Course Syllabus


Sirui Wang



Office Hours:

Send me an email if you got questions, and we can set up a time!


Class Time:

MWF 10:30AM – 12:00PM ET from August 6 through August 25, 2021


Session Format:

Classes will be held over Zoom. The link to each of the sessions will be posted in the "Zoom" tab on the menu.

Each session will focus on either some topic related to empirical research or a technical tool that you may find helpful in your doctoral studies.

I will dedicate the first half of each class to introducing a topic or a demonstration, and the remainder of the time will be left for you all to try it out for yourself with some relevant exercises. 


Course Description:

The goal of this course is to familiarize incoming and current Wharton Ph.D. students with the basic technical skills and tools required for empirical research. We will start with some basics of the R programming language and move on to survey some of the most likely methods you may encounter in empirical research. We focus on R since it is favored in most academic settings over other free computing tools, and you will most likely be using it in any statistics course you take at Wharton. The methods we will cover are not specific to R, and can be implemented through other software (e.g., STATA, SAS, Python, etc.), and depending on the context, some may be better suited than others. The topics we will cover include the basics of R programming, data wrangling and visualization, data scraping, regressions and causal inference, text analysis and basic predictive machine learning. At the end of this short-term course, students will have a better understanding of what tools are most appropriate for different data analysis settings they may encounter in their research.
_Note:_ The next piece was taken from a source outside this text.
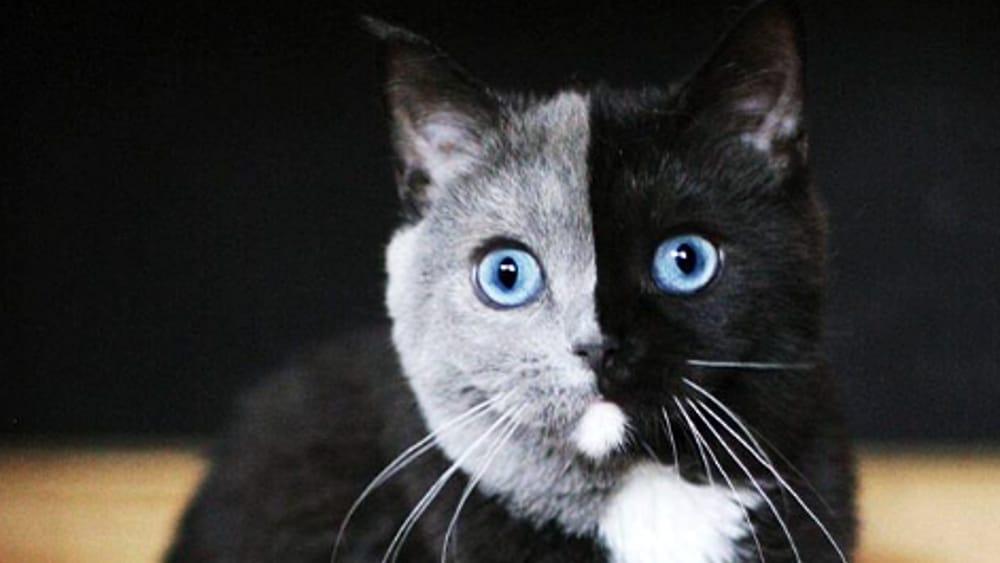 Narnia il gatto star del web con la testa di due colori - Immagine del gatto a colori ...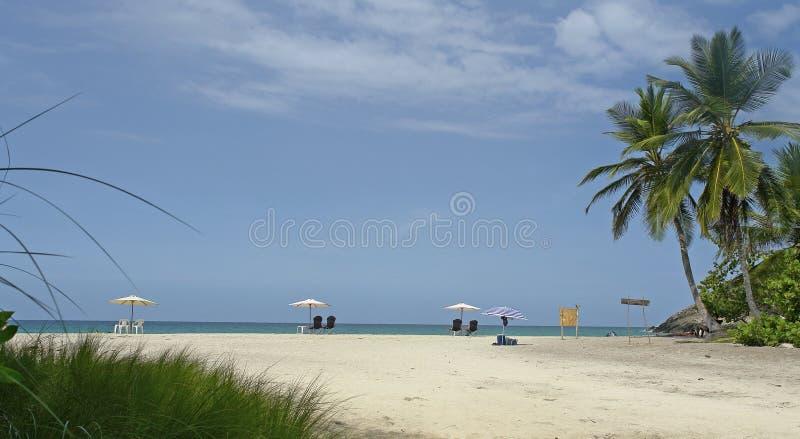 Ландшафт пляжа с ладонью стоковые изображения rf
There is no prerequisite for this course. Students with no programming experience will likely benefit the most, but students with prior programming experience can also learn about Wharton-specific resources that can help with their research. Feel free to attend the sessions selectively. There is no exam.


Course Topics:

  1. Introduction to R programming
  2. Data wrangling and visualization
  3. Data collection and scraping
  4. Regression and methods for causal inference
  5. Text analysis
  6. Predictive machine learning
  7. Wharton HPCC and Behavioral Lab